§ TEXT PROVIDED:
========================
Re: [BP] how to evaluate signaling method
Charles,
Thank you for taking the time to pull this outline together so that we
may discuss it prior to next Thursday's meeting. I have just now had
time to review the thread and I had some questions related to the nature
of the sinusoidal interferer. I'll start by quoting one your earlier
responses.
"The xtalk to use is the upper bound of the Xtalk which the system specs
allow. The amount of Xtalk will depend on the channel, the Tx low pass
characteristics, Tx equalization, and signaling type. All these need to
be taken into account but some things like Tx equalization may be hard
to know a-priori and worst case values need to be used."
1. I agree that the requirements for interference tolerance are system
(and signaling) dependent. Correct me if I am wrong, but based on your
statement above, the procedure appears to be:
(a) assume a certain low-pass characteristic and worst-case equalization
setting for the transmitter
(b) synthesize a waveform that represents some worst-case pattern and
reflects the assumptions in (a)
(c) pass the resulting waveform through the crosstalk channel
(d) measure the peak-peak value of this waveform and then substitute a
sinusoid of a particular frequency with the same peak-peak amplitude.
My confusion is that if we go through the trouble of (a)-(c), why not
just sum that result of (c) with the forward response? What is the
value of the substitution for these simulations?
I think the original concept of sweeping the sinusoidal amplitude to
derive the interference tolerance is interesting. However, I'm not sure
how one would compare these results on an apples-apples basis since not
all systems will see equal interference. Comparing margins to the
required interference tolerance may be a way around this, but to do so
you need to go back and do the calculations for (a)-(c).
2. Let's assume for the sake of argument that the receiver contains a
equalization function (possibly adaptive) consisting of some zeros and
poles or perhaps a feed-forward equalizer. This shapes the spectrum of
the crosstalk (perhaps in a very complex way) and would yield a change
in the peak-peak amplitude of the noise as seen at the slicer. It is
not clear to me that gain/phase of this filter response at a the
frequency of the injected sinusoid will yield a comparable change in the
peak-peak value. Can you comment on this?
Thank you,
-Adam
-----Original Message-----
From: owner-stds-802-3-blade@listserv.ieee.org
[mailto:owner-stds-802-3-blade@listserv.ieee.org] On Behalf Of Charles
Moore
Sent: Wednesday, August 25, 2004 6:29 PM
To: STDS-802-3-BLADE@listserv.ieee.org
Subject: Re: [BP] how to evaluate signaling method
mike,
First to comment on your possible responses:
1) If the interference is a fairly large fraction of the baud rate
the adaptation will not be able to track it directly and it
tries
to chop out that frequency it will miss any data in that range.
2) Slightly re-worded: it may be much more sensitive to some
frequencies. So far at Agilent we have not seen this, but it
might happen. We will have to remain alert.
3) If the effective Rx EYE is very sharp, with very small
difference
between the minimum EYE opening and the maximum amplitude this
will happen. In the real world noise will prevent it from
happening. In any event the amplitude just below where failure
will be the interference tolerance.
The reasons for using a constant frequency are:
1. It spends a lot of time near its peak therefore doing a good
job
providing worst case interference.
========================
§ REQUIRED ACTION:
Carry on the mailing-list thread about evaluating a signaling method, starting after its final sentence.

§ DATA PROVIDED:
========================
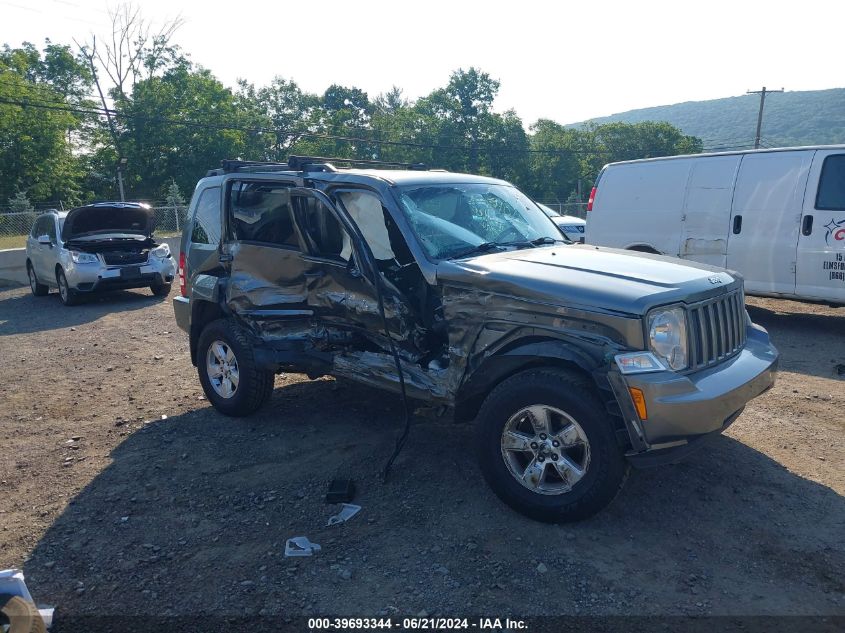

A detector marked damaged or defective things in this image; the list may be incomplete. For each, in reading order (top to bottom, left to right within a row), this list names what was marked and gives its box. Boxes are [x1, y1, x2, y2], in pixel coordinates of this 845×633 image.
========================
§ WRITTEN ANSWER:
2. In actual measurements the interfering signal cannot be
injected
right at the Rx and will pass through some dispersive
elements.
A single frequency sine wave is the only signal which will not
have its wave shape altered by the path.
For simulation purposes, we could use some sort of PRBS signal since it
need not suffer degradation. It will have many frequency components and
remain at its peak value (+/-) essentially all the time.
charles
> Charles,
>
> It seems that if the interference is a single frequency interferer,
then > we need to consider the possible responses of a PHY to the
interference: > 1) it might, in the case of an adaptive PHY, track some
of it out > 2) it might fail at one frequency, where at another it
might pass > 3) If might pass until a defined amplitude, then fail
totally (likely) > > In all of these cases, however, a single
frequency test ignores the > effect of the frequency distribution of
real interferers. Some > frequency components will be tracked out (by
CDRs and adaptive > equalizers, etc), while others will not. The
real-world performance of > the PHY will be a combination of these. I
think, for this reason, that > we need to consider the interferer
frequency distribution in this test. > Can this test be modified to
account for this? Can we use measured > NEXT/FEXT response to > >
.../Mike > > -----Original Message----- > From:
owner-stds-802-3-blade@LISTSERV.IEEE.ORG
> [mailto:owner-stds-802-3-blade@LISTSERV.IEEE.ORG] On Behalf Of
Charles > Moore > Sent: Tuesday, August 24, 2004 2:16 PM > To:
STDS-802-3-BLADE@LISTSERV.IEEE.ORG
> Subject: Re: [BP] how to evaluate signaling method
>
> john,
>
> 1. a. In measurement we pick one frequency and sweep the
amplitude
> of interference. By plotting BER vs interference
amplitude
> at the we can find the Rx noise. Knowing Rx noise we can
> compute an adder to the speced Xtalk tolerance to
> extrapolate
> from a measurable BER to the BER we want. This really
> should
> only need to be done at one frequency.
>
> b. The xtalk to use is the upper bound of the Xtalk which
the
> system specs allow. The amount of Xtalk will depend on
the
> channel, the Tx low pass characteristics, Tx
equalization,
> and signaling type. All these need to be taken into
account
> but some things like Tx equalization may be hard to know
> a-priori and worst case values need to be used.
>
> c. We do not have much comparison.
>
> 2 Hspice allows elements which are defined in terms of
> S-parameters
> in touchstone (s4p) files. You measure them, we will use
them
> in
> simulation, and that will be real data.
>
> 3. The number of bits used a trace off between simulation time
and
> confidence. Maybe we should hunt for the interference
> tolerance
> limit using a small number of bits, then use a larger number
to
> confirm it. Also, by worst-casing the interfering signal we
> enormously reduce the amount of simulation needed.
>
> 4. The PWL will be complex but manageable i think. I should
have
> a
> start at it to show by next meeting.
>
> charles
>
>> Charles,
>> Some questions for you.
>> 1. I have gone back and reviewed your presentation, and it looks to
me > > for > >> crosstalk that you are proposing for a given
frequency doing an > > amplitude > >> sweep then plotting the BER
versus the Interference amplitude.
>> a. I assume for multiple frequencies this process has to be
>> repeated?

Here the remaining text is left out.